▶ [РАБОЧЕЕ ЗАДАНИЕ 1]
Ответьте на вопросы по отрывку о поступлении в академию хореографии:
(а) В каком городе проходил фестиваль хореографических училищ, на котором произошло знакомство с Мариной Константиновной Леоновой?
(б) В какое учебное заведение Филин предложил перевестись?
(в) На какой курс Леонова взяла героиню?
▶ [РАБОЧЕЕ ЗАДАНИЕ 2] Какие города упоминаются в отрывке о поступлении в академию хореографии? Перечислите все.
▶ [РАБОЧЕЕ ЗАДАНИЕ 3] Продолжите отрывок о поступлении в академию хореографии с того места, где он заканчивается.

▶ [ТЕКСТ ДЛЯ ЧТЕНИЯ]
• • • • •

— Давайте поговорим через год, после Линочкиного выпуска.
Однако Филин вскоре сам приехал в Воронеж на наш отчетный концерт. Предложил перевестись в Московскую государственную академию хореографии (МГАХ) с перспективой трудоустройства в Театре Станиславского. А мы с мамой и так в августе собирались в столицу. Примерно за год до этого я выступала на фестивале хореографических училищ в Казани и познакомилась с Мариной Константиновной Леоновой, ректором МГАХ. Она ничего определенного не обещала, но посоветовала приехать, показаться. Я не особенно надеялась попасть в академию, конкурс там сумасшедший. Но чем черт не шутит?!
Показ прошел успешно. Леонова взяла меня на последний курс, и мы с мамой переехали в Москву.

• • • • •

▶ [ФРАГМЕНТ МАТЕРИАЛА]

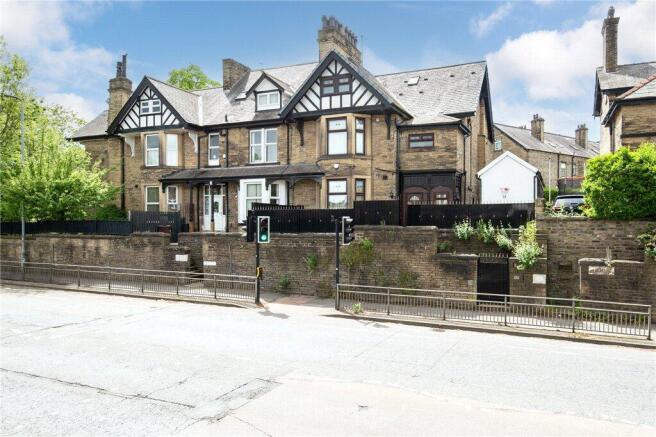6 bed Semi-Detached for sale Image 8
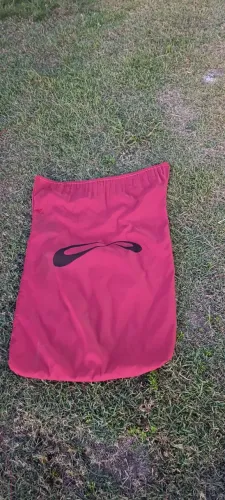 Parapente Fan asa de treino bom pra ventos fortes tem um bom controle 
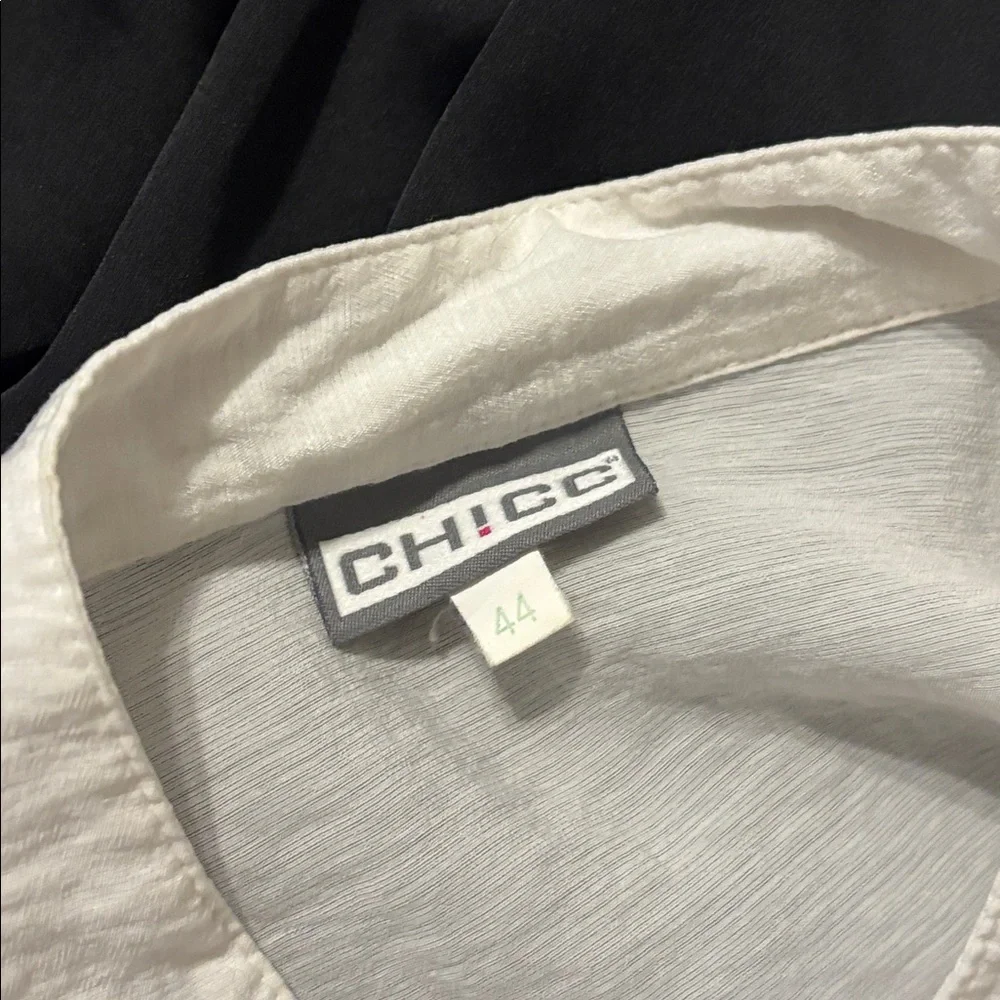 Lightweight White Button-Up Short Sleeve Shirt - Picture 7 of 7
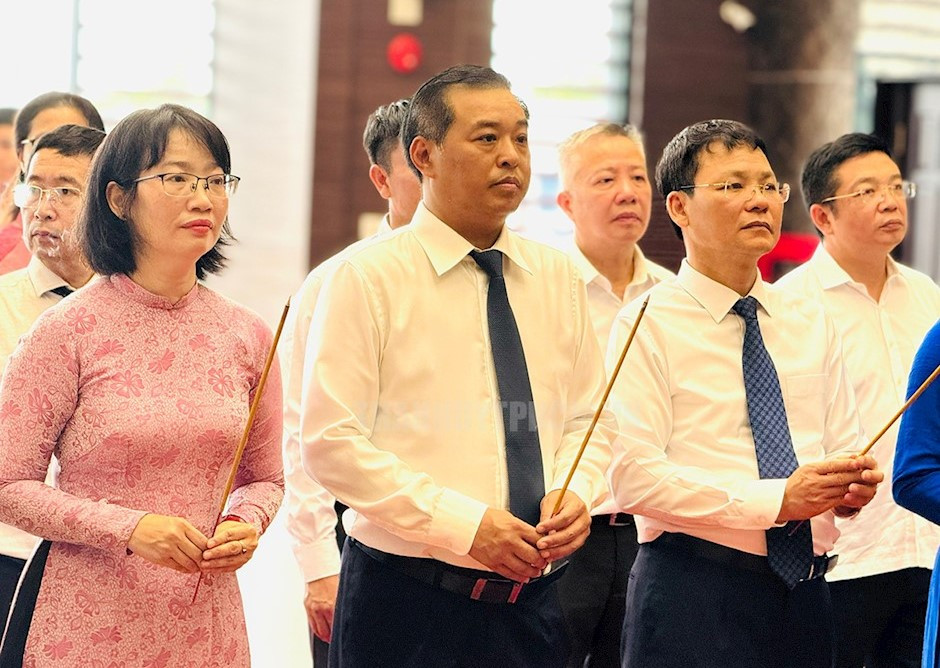 Sau đó, các thành viên trong đoàn đã đến dâng hoa, dâng hương, đồng thời dành phút tưởng niệm thành kính tưởng nhớ Chủ tịch Tôn Đức Thắng tại Bảo tàng Tôn Đức Thắng. Trong ảnh: Các đại biểu dâng hương tưởng niệm Chủ tịch Tôn Đức Thắng tại Bảo tàng Chủ tịch Tôn Đức Thắng. Tiếp đó, các thành viên trong đoàn cũng đã tham quan triển lãm chuyên đề “Ba Son - Dòng thời gian” do Bảo tàng Tôn Đức Thắng phối hợp Tổng Công ty Ba Son thực hiện, nhân kỷ niệm 136 năm ngày sinh Chủ tịch Tôn Đức Thắng (20/8/1888 - 20/8/2024) và hướng đến kỷ niệm 100 năm ngày truyền thống Ba Son (4/8/1925 - 4/8/2025). Ảnh: Thành ủy TPHCM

• • • • •

▶ [ВАШ ОТВЕТ 1]
(а) В Казани.
(б) В Московскую государственную академию хореографии (МГАХ).
(в) На последний курс.

▶ [ВАШ ОТВЕТ 2] Воронеж, Казань, Москва.

▶ [ВАШ ОТВЕТ 3]
Филин предоставил нам комнату в служебной квартире — за счет театра. Он был уверен, что после окончания МГАХ я пойду в «Стасик». В трехкомнатной квартире кроме меня с мамой жили несколько артистов театра. Условия были не блестящие, да и ездить каждый день с «Братиславской» в академию на «Фрунзенской» оказалось довольно тяжело. Спасибо Марине Константиновне — вскоре она поселила меня в интернате, бесплатно. За учебу я тоже не платила ни копейки. А иначе мы просто не смогли бы остаться в Москве.
В будни я жила в интернате, а на выходные уезжала на «Братиславскую» к маме. Она, конечно, просто героиня, всю жизнь буду ей благодарна. Ради меня бросила родной город, работу, налаженную жизнь в отдельной квартире и начала все заново, фактически с нуля.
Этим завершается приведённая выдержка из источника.